By this point, the rain had stopped and the skies were brightening up. It was at this point, with about 20 miles to go, that I decided to really get my head down and start pushing hard! I haven’t done that many longer rides (over 60 miles) so I worried about pushing hard too soon and then being burnt out before the finish. But having not done any climbing, I got more and more confident as the miles passed by that my legs would see me to the end, so the last 20 miles or so was a pretty awesome blur of tagging onto faster riders and swapping places with them as we worked together to keep the tempo high and the speed up.

The roads were still pretty damp but this was also the first time I had a chance to make the most of the thing I was most looking forward to about the whole ride in the weeks leading up to it. RideLondon takes place on entirely closed roads, which means no oncoming traffic at any point. This was the first time I’ve ever ridden on a public road and been able to go into a corner without worrying about what was coming the other way.

As the roads dried out, and we cranked the speed up, I was finally able to take advantage. What a blast! The final stretch to Trafalgar Square and left onto The Mall was lined both sides by loads of spectators and I felt like Mark Cavendish as I came out from behind the guy I’d been working with for the last 15 miles to sprint over the finish line, both arms in the air!!!

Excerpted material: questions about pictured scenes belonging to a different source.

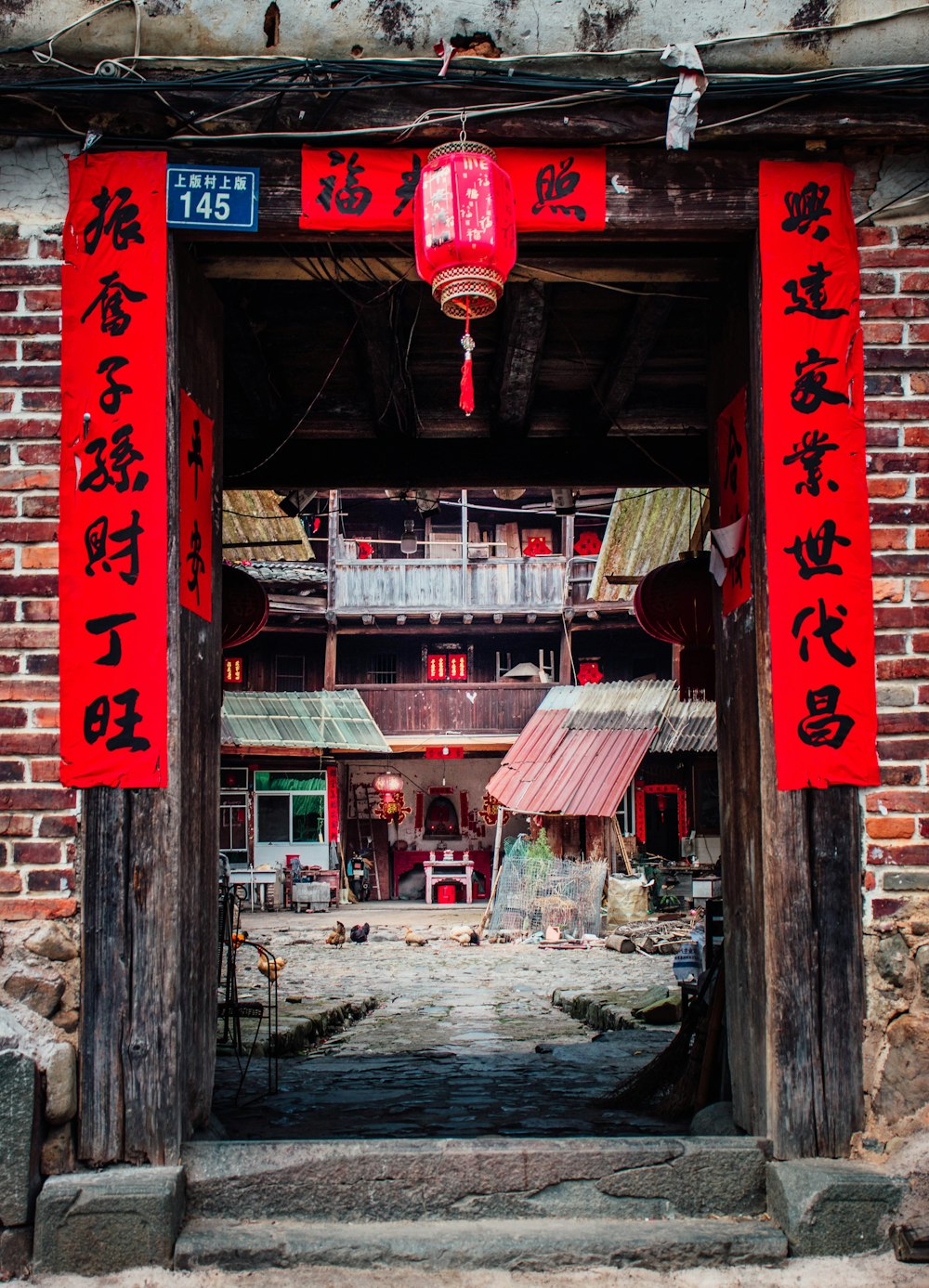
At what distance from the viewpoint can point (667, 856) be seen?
→ 1024 inches

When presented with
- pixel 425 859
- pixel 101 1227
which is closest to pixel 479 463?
pixel 101 1227

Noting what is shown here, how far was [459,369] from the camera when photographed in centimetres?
657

I had to make a grab for the handlebars immediately after though, as there were a couple of timing pads across the road that would have wiped me out, if my hands were still off the bars! That would have looked good on the photos!!!

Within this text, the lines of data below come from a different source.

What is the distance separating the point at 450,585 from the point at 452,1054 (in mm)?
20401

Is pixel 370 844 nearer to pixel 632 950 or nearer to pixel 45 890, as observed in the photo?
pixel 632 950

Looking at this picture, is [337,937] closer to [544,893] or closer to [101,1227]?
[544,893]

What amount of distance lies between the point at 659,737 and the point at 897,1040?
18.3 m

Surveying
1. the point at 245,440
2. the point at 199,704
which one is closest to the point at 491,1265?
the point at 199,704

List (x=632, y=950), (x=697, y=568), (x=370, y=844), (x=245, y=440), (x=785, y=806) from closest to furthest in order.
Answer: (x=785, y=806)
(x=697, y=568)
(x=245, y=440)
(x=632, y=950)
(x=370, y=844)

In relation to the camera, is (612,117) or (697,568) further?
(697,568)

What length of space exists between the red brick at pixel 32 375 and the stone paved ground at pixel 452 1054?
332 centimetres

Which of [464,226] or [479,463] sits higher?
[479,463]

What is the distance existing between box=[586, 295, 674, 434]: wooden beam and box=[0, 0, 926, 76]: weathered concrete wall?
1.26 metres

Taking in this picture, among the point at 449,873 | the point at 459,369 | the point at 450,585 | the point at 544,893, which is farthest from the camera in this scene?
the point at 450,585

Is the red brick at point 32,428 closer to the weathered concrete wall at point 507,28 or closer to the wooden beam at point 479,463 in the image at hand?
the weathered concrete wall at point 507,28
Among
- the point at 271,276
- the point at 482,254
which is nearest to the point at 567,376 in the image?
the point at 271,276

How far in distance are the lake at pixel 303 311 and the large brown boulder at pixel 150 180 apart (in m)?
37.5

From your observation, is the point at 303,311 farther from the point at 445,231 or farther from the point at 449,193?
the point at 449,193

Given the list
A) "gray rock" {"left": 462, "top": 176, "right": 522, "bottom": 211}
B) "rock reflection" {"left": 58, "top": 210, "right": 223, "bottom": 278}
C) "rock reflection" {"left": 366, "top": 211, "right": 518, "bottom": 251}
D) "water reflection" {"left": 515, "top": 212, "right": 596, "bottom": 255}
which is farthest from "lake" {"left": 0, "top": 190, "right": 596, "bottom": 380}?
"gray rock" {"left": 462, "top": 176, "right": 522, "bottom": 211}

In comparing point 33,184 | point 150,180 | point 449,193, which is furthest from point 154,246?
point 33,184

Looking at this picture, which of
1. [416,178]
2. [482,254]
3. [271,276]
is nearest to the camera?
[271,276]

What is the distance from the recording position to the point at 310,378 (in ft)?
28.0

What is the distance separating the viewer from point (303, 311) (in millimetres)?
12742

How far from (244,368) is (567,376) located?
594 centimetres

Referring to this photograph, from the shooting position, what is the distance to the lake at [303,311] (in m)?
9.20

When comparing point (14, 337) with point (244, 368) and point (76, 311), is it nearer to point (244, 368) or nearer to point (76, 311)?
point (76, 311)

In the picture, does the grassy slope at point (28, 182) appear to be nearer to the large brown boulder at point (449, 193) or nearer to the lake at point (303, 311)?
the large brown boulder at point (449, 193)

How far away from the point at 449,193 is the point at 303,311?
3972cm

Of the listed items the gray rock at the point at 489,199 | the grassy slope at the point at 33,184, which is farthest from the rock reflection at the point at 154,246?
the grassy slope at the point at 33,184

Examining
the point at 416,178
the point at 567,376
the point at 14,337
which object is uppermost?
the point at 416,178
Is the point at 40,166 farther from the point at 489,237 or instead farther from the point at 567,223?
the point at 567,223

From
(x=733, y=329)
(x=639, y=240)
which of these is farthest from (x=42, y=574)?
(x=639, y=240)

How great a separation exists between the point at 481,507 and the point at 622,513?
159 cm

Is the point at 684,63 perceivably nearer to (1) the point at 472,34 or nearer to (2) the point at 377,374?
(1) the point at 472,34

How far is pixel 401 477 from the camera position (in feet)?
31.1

I was hoping that the official photographers might have caught me in a ‘Cav’ pose but no such luck!

With that, it was three down, one to go! I collected my medal and headed back to the hotel for a shower. Nikki and the kids joined me shortly after and we headed off into Victoria for a few beers and some grub. All very civilised in the sunshine, and all a lot earlier than I expected as the two hills had been cut out!

Oh well, I’ll just have to give it a go next year!